I would say in the long run you should give out the PDF for free and charge for sending out the prints on proper card/paper. Most people are going to pay for something will want it printed properly. Also, I imagine the main advantage would be time saving not cost saving.
There is vanishingly little incentive to the business in giving that much value away for free. It autocommoditizes your offering and lets any idiot with a printer compete with you.
Give the PDF for ~10 guests away for free. This demonstrates that your solution will work, but nobody worth worrying has their invitation need filled by 10 invites.
Charge appropriate to value for PDFing the full guest list. Charge extraordinarily dearly for completely taking one annoying task off the overworked bride's plate and sending the invites yourself.
Ultimately the price of the PDF is going to tend to zero anyway, that's why I said in the long run. If you charge for the PDF someone will charge less and someone else will charge even less. I don't think people will want the PDFs since their printers are not very good + they don't have the right paper + ink is expensive.

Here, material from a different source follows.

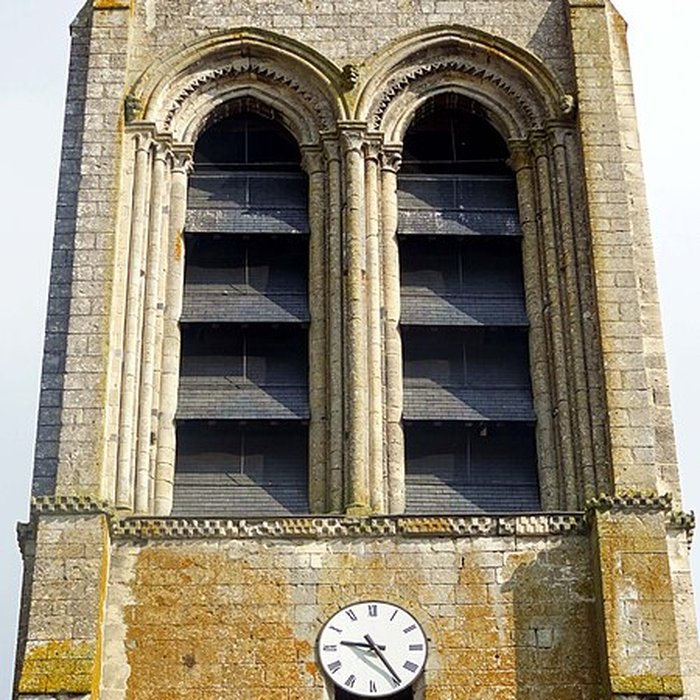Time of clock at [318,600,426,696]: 9:24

The free PR you get from offering the free PDFs will drive sales of the printed versions and providing some free PDFs to low value customers will be much cheaper than Google ad-words and wedding magazine adverts. If you think about it magazines / blogs are going to point to the place you get good invitations for free, ultimately a lot of the people going there will pay for them to be printed and sent out.

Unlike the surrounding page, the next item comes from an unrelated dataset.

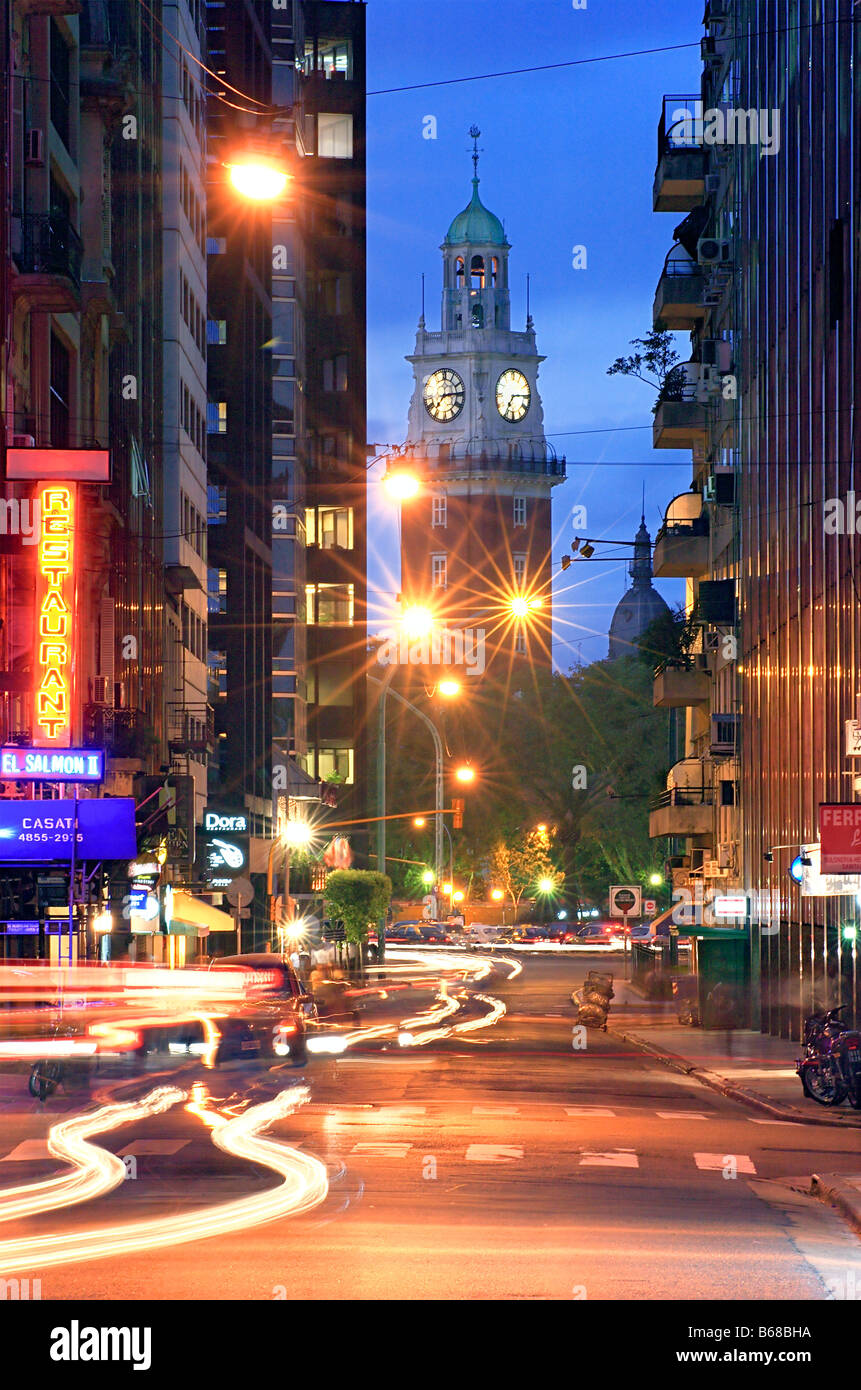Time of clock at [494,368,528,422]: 7:14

If you charge for the PDF someone will charge less and someone else will charge even less.
Let them. Your pathological customers have to go somewhere -- send them to that sucker. If they cut their prices, you raise yours. I promise you you will come out ahead on that exchange. (It even works for bingo cards, which the customer has not spent an entire lifetime envisioning as the ultimate in socially acceptable public demonstrations of lavish consumption.)
It should be possible to partner with someone to do the actual printing and mailing. Ugly PDFs might sell for zero. But gorgeous PDFs will not. Also PDFs by people who actually understand what the customers want might be worth much more.